Explores Little Known History

Long before The United States formally entered the war, pilots from many countries including the USA flew for the air forces of other countries including England. In this film pilots from Czechoslovakia are flying for England. This movie will appeal to those who enjoy historical films about World War II, but will probably not satisfy, for the film also veers off in to a love story, that again may leave that facet of the audience less than satisfied as well. The movie has two good components that tend to interfere with each other.
The special effects with only an exception or two are very well done.
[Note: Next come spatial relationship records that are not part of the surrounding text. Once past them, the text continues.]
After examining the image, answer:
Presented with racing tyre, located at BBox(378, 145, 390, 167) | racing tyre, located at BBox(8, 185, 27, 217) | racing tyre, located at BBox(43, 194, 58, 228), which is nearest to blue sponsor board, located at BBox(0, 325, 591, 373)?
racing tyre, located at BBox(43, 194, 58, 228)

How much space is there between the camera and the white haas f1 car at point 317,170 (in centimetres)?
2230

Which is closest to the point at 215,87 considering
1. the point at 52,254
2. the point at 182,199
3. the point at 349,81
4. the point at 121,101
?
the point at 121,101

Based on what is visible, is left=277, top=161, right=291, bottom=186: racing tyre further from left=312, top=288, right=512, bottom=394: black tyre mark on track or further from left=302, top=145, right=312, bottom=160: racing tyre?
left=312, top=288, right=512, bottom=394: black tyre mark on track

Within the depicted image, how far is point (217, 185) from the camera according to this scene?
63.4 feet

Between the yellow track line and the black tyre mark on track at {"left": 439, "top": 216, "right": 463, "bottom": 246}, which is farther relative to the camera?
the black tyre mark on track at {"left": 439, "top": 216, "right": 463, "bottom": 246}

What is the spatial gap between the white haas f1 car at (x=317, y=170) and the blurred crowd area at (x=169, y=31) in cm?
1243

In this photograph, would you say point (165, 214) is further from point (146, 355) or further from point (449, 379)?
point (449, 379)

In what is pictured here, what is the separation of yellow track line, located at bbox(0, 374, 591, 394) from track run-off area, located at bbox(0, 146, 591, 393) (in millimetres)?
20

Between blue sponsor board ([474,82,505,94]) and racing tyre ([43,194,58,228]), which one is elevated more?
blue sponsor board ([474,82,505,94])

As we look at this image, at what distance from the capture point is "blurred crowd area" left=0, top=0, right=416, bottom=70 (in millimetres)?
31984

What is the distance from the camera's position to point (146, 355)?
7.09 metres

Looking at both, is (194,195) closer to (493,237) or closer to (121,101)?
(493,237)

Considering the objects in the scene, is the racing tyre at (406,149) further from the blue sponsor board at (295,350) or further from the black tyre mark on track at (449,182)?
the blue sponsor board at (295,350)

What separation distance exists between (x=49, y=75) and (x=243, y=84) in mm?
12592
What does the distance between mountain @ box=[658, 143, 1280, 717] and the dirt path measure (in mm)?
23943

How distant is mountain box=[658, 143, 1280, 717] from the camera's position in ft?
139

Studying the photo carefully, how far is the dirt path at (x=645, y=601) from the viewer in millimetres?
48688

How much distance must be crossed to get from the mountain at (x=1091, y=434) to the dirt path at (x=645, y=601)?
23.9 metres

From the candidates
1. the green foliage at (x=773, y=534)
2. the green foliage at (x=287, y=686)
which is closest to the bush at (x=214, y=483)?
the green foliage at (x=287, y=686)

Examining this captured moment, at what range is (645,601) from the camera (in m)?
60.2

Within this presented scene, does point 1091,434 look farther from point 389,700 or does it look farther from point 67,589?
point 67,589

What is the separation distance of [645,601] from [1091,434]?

A German attack on an English airbase is extremely well done, and some of the air-to-air combat is also quite realistic. There was one sequence involving a crippled bomber that looked poor, but it was the exception and not the rule.
The film also deals with the treatment of any military personnel that had the bad fortune to find themselves behind the iron curtain after the war's close. Stalin's paranoia about anyone who may have had a taste of the west, led to his imprisoning countless men and women who had fought valiantly in the war, and deserved praise not concentration like imprisonment.
Taken in its entirety the film has a fairly good balance. There is enough about the war that is offset against the love a few fortunate people are able to find, to keep the film from being too grim, while it remains realistic. A nice tribute to those who fought against invaders with anyone who would provide them the means to resist.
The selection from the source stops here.